→ **Problem requirements**: Exactly reproduce the lines from the line containing "genus: Equus" to the end of the data below, inclusive, and nothing else.

Segment Open

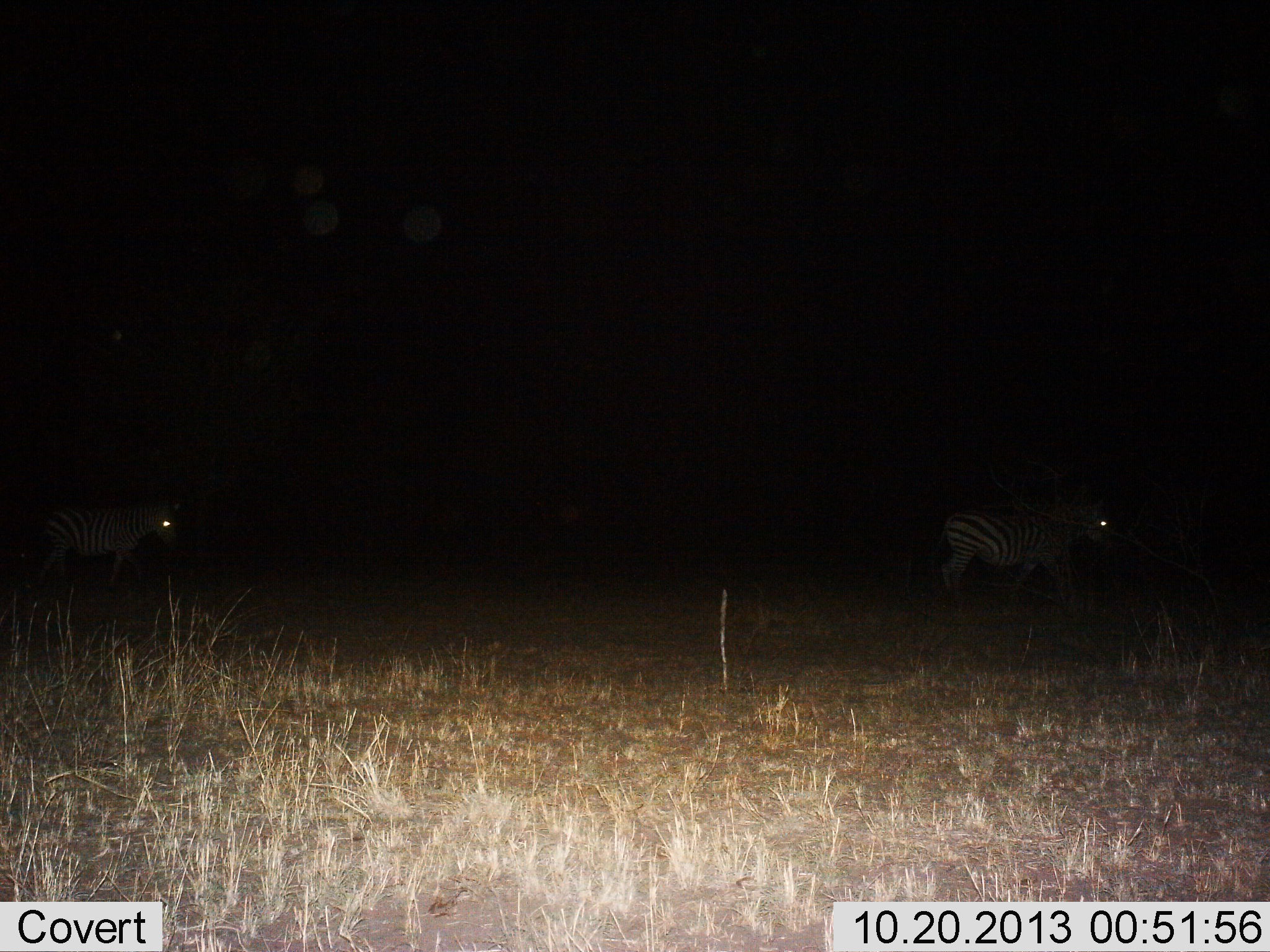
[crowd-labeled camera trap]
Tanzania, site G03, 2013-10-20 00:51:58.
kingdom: Animalia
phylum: Chordata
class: Mammalia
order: Perissodactyla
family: Equidae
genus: Equus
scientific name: Equus quagga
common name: plains zebra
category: zebra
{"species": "zebra (plains zebra) (Equus quagga)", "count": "2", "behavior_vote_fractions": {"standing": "50%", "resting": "0%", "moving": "50%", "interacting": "0%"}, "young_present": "0%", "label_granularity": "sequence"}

Segment Closed

→ **Your solution**:
genus: Equus
scientific name: Equus quagga
common name: plains zebra
category: zebra
{"species": "zebra (plains zebra) (Equus quagga)", "count": "2", "behavior_vote_fractions": {"standing": "50%", "resting": "0%", "moving": "50%", "interacting": "0%"}, "young_present": "0%", "label_granularity": "sequence"}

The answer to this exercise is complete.